- [About this task]:
Go on with the article about how two big accounting firms report their revenue, picking up right after its last sentence.

- [Study text]:
It is difficult to account for accountants' differences. Two of the world's largest accounting firms apparently disagree over how they should report their own revenue, and all the glory of being No. 1 may turn on the difference.
PricewaterhouseCoopers yesterday reported $14.7 billion in revenue for the fiscal year ended June 30. Its rival, Deloitte Touche Tohmatsu, reported revenue of $15.1 billion for its fiscal year ended May 31.
But Deloitte, unlike PricewaterhouseCoopers, included in its revenue figure expenses billed to clients; if PricewaterhouseCoopers had done that, the firm said, it would have reported $16 billion in revenue, earning bragging rights.
“We've got a little revenue envy going on here,” said Paul B. W. Miller, a professor of accounting and academic director for the golf management program at the University of Colorado at Colorado Springs. “Mine is bigger than yours.”
Samuel A. DiPiazza Jr., chief executive of PricewaterhouseCoopers, said there were several reasons that the firm reported revenue as it did, including making an effort to comply with international accounting standards, which prefer that reimbursed client expenses not be included in revenue. “We have a strong and a clear stated preference of moving to international accounting standards,” he said in a telephone interview. “A majority of our revenue is outside the United States.”
Second, Mr. DiPiazza said, while generally accepted accounting principles in the United States permit inclusion of reimbursed expenses in revenue, excluding them provides a better depiction of the firm's condition because reimbursed expenses do not really reflect revenue. “Not to decide others were wrong,” he added.
A spokeswoman for Deloitte, Deborah Harrington, said that the firm had reported its revenue for the year just as it had in previous years. “We report our numbers gross,” Ms. Harrington said. “As does everybody but PWC. It's a perfectly acceptable method of accounting.”
Neither firm is publicly held and so neither is required to disclose profitability or other financial data. Indeed, the reason they do report revenue is to show clients that they are successful, stable firms, Mr. Miller, the accounting professor, said.

(Saved data entries)
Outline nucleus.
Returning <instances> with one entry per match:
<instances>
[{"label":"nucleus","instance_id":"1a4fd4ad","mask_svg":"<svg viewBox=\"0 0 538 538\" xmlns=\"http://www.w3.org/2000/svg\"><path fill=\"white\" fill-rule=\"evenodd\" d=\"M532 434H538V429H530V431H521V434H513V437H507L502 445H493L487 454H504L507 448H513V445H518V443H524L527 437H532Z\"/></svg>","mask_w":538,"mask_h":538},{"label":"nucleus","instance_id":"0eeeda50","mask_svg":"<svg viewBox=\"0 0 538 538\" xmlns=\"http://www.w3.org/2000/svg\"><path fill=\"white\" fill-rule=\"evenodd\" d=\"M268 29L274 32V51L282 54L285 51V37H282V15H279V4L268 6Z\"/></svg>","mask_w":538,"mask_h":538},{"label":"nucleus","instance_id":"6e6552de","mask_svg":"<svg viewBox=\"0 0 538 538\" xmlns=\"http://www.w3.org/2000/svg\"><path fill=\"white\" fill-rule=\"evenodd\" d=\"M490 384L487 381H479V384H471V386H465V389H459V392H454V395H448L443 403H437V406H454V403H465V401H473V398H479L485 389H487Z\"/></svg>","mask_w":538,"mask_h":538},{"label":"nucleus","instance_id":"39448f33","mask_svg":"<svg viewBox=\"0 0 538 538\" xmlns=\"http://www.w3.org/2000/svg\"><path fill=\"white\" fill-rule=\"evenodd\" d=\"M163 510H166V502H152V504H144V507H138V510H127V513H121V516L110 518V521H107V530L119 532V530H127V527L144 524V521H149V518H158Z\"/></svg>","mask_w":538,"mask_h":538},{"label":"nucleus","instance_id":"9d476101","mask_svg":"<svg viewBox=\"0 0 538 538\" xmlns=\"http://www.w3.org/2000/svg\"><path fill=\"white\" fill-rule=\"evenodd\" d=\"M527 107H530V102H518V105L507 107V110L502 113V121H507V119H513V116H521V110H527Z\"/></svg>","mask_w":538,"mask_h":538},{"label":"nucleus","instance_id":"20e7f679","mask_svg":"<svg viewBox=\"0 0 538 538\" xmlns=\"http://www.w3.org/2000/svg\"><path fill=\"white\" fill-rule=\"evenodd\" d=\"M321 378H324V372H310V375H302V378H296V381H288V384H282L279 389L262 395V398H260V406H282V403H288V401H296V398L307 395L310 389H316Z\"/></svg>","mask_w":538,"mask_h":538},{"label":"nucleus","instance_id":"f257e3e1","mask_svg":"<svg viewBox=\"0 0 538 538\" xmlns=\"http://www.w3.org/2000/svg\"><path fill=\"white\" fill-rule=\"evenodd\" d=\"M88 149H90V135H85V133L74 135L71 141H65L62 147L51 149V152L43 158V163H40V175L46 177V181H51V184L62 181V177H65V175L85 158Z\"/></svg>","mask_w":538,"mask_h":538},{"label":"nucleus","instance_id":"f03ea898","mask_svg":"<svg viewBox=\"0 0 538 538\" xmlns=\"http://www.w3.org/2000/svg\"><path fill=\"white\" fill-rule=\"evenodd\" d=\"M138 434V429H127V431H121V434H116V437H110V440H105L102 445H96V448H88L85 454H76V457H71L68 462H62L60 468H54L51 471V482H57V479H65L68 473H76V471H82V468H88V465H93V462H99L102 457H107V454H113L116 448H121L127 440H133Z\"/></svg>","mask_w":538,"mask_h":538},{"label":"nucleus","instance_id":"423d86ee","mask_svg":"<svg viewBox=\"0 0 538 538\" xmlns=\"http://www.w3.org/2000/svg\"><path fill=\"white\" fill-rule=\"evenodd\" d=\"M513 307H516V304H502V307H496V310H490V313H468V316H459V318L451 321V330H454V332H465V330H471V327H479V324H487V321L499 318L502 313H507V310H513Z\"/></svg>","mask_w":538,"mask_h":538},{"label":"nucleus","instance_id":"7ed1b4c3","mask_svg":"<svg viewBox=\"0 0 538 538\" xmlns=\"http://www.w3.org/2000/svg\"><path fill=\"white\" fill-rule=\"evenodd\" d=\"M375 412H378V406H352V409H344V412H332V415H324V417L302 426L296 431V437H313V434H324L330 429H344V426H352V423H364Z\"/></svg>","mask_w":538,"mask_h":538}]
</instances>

- [Task answer]:
“I would applaud what PWC has done, because it's in the direction of more information and not less,” Mr. Miller said of the firm's decision to break out reimbursed expenses. He added that in the background for PricewaterhouseCoopers is a lawsuit in Arkansas charging that the firm, as well as other firms, did not pass on to clients savings in travel costs that it had negotiated for employees.
A spokesman for PricewaterhouseCoopers said that the litigation in Arkansas “had absolutely no bearing” on the firm's financial reporting.
Mr. DiPiazza said this was the second year that PricewaterhouseCoopers reported its revenue in this way, as part of what the firm has said is a drive for greater transparency. “We will continue to push the envelope around disclosure, because as a regulated business and as a private partnership, we think we should,” he said.
PricewaterhouseCoopers' $14.7 billion in reported revenue – that is, excluding the reimbursed expenses – reflects 6.5 percent growth from $13.8 billion, the revenue the year before. Deloitte's $15.1 billion in revenue – including the reimbursed expenses – rose nearly 21 percent, from $12.5 billion last year.
“We knew going into this that our revenue growth was going to look smaller than many of our competitors,” Mr. DiPiazza said.
Ms. Harrington of Deloitte said that the firm would not provide a revenue figure that excluded the client expenses.
Asked how then to determine which firm – each employs about 120,000 people in the United States and in affiliates worldwide – really reported greater revenue, she said, “Wouldn't it logically be if you added their numbers together?”
When told that on that basis PricewaterhouseCoopers would be larger, Ms. Harrington replied, “O.K.”